KNCB-FM
- Vivian, Louisiana; United States;
- Broadcast area: North Caddo Parish
- Frequency: 105.3 MHz
- Branding: Hot Country 105.3

Programming
- Language: English
- Format: Country

Ownership
- Owner: E Radio Network, LLC
- Sister stations: KNCB

History
- Call sign meaning: K North Caddo Broadcasting Company (former owner)

Technical information
- Licensing authority: FCC
- Facility ID: 49155
- Class: A
- ERP: 3,200 watts
- HAAT: 137 meters (449 ft)
- Transmitter coordinates: 32°55′54″N 93°54′23″W﻿ / ﻿32.9317°N 93.9063°W

Links
- Public license information: Public file; LMS;

= KNCB-FM =

KNCB-FM (105.3 MHz, "Hot Country 105.3") is an American radio station licensed to Vivian, Louisiana. The station broadcasting a country music format. The station is serving in the Shreveport-Bossier City metropolitan area. The station is owned by E Radio Network, LLC. The station studio and transmitter is located in North Vivian.

==History==
KNCB-FM received its construction permit for 95.7 in 1990. The CP was extended multiple times in the 90s, with the station being moved to 105.3; it received its license to cover in 1997.

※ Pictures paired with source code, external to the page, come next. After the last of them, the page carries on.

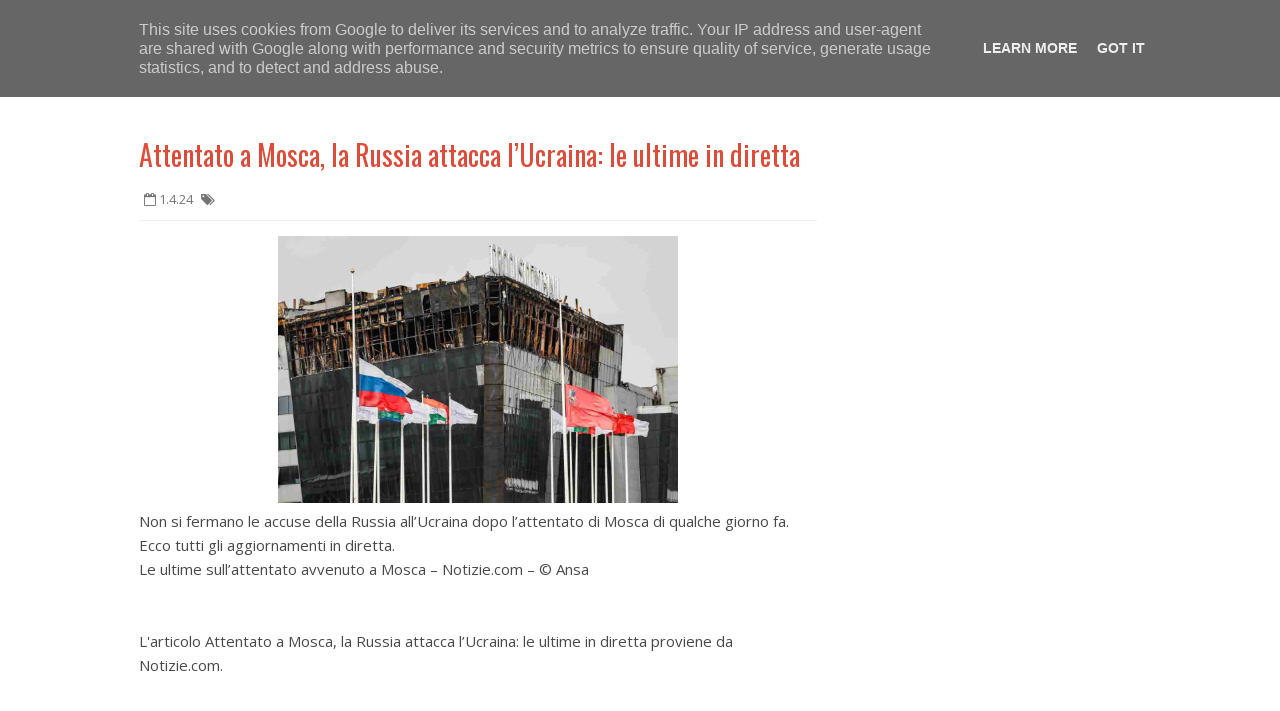

--- FILE ---
content_type: text/html; charset=utf-8
request_url: https://www.google.com/recaptcha/api2/aframe
body_size: 270
content:
<!DOCTYPE HTML><html><head><meta http-equiv="content-type" content="text/html; charset=UTF-8"></head><body><script nonce="xPLHh7lq7xqYPBTkp5rd1Q">/** Anti-fraud and anti-abuse applications only. See google.com/recaptcha */ try{var clients={'sodar':'https://pagead2.googlesyndication.com/pagead/sodar?'};window.addEventListener("message",function(a){try{if(a.source===window.parent){var b=JSON.parse(a.data);var c=clients[b['id']];if(c){var d=document.createElement('img');d.src=c+b['params']+'&rc='+(localStorage.getItem("rc::a")?sessionStorage.getItem("rc::b"):"");window.document.body.appendChild(d);sessionStorage.setItem("rc::e",parseInt(sessionStorage.getItem("rc::e")||0)+1);localStorage.setItem("rc::h",'1769322953921');}}}catch(b){}});window.parent.postMessage("_grecaptcha_ready", "*");}catch(b){}</script></body></html>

In 2012, the station was transferred to Gloria Dowd Herring and Ronald Dowd as co-administrators of Collins's estate. During this time, the KNCB stations encountered serious financial problems and temporarily went silent in order to avoid incurring further losses. In 2014, the KNCB stations were sold to MLS Broadcasting, a business of the Delgiorno family.